If The Hour of the Wolf is a horror film, Shame is a war picture. Von Sydow and Ullmann live in their little cottage on an unnamed island. Their nation has been at war for a few years, but no one seems to know what the issues are. Then the island is invaded, and the two deal with both the enemy and their own people, who seem remarkably interchangeable. Von Sydow, who at the beginning of the picture can't even kill a chicken, becomes murderous by the end. The title is quite apt, as everyone in this picture behaves shamedly at some point or another, and Ullmann says at one point that she feels as if she is participant in someone else's dream, and what will happen when that person wakes up and is ashamed to realize what they dreamed? It is one of the more effective anti-war films I've ever seen.
A sequence of Shame appears in the final film of this period, The Passion of Anna (called simply The Passion in the original Swedish title).

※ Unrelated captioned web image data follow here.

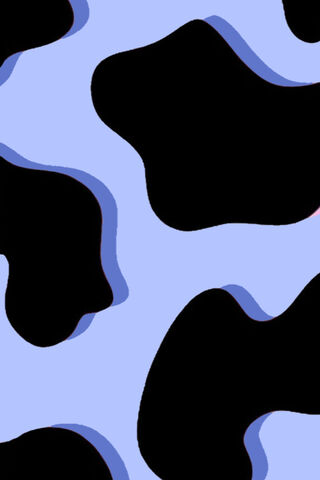 blue cow print background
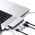 HUB USB Satechi Adapter HUB Satechi Pro Hub mini z podwójnym USB-C do Apple MacBook (2xUSB-C, 2x USB-A, Ethernet, jack port) (silver)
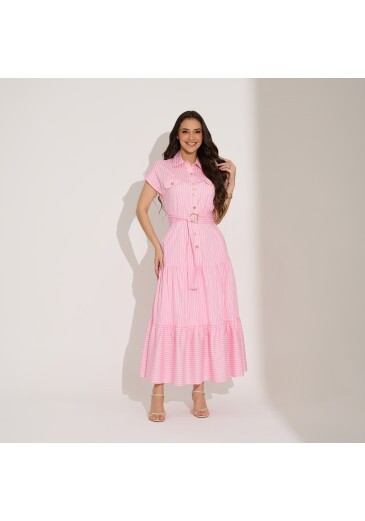Vestido Lauana Em Cotton Breeze Rosa Tata Martello Primavera/Verão 2027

The Passion of Anna is filmed in color (the commentator said it was the second Bergman film did in color, I'm not sure what the first one was). Bergman and his cinematographer Sven Nykvist key on the color red in this film, whether it be the blood of sheep, or sunlight coming in at dusk, making a room look like a photographer's developing room (this during a seduction scene).
The story concerns a loner, Von Sydow, who gets involved with a couple (Andersson and Josephson) who are friends with Ullmann. She is lame, crippled in a car accident that killed her husband and son. Eventually she and Von Sydow become a couple, but Von Sydow is slowly losing himself, and Ullmann, who says she believes in truth, is concealing information about herself.
Interspersed throughout the film are scenes in which the actors, as themselves, talk briefly about their characters, another instance in which Bergman highlights the artificiality of film (Bergman is also the narrator of the film). This distancing effect had a tendency to take me out of the picture, which is what he may have intended, but it was hard for me to wrap my mind around what the characters were going through.
There are some remarkable sequences, though. Bergman, well-known for using close-ups, does so exquisitely here, especially in a scene where Ullmann, in tight close-up, tells Von Sydow about the car accident. The last image is also quite a grabber, when Ullmann drives away from Von Sydow in what begins in a very long shot, and then Bergman zooms in until the image of Von Sydow literally disintegrates, leaving nothing but a screen of snowy images.
Each of these DVDs has a short featurette, which includes interviews with Ullmann, Andersson and Josephson. Ullmann is very frank about her relationship with Bergman. There is also segments from an interview Bergman did in 1970 (in English). My favorite moment comes when the interviewer asks him if art is useful, which is a good question, considering Bergman frequently has characters who are artists of self-loathing. "It has to be!" Bergman answers, "because otherwise we would all go to hell!"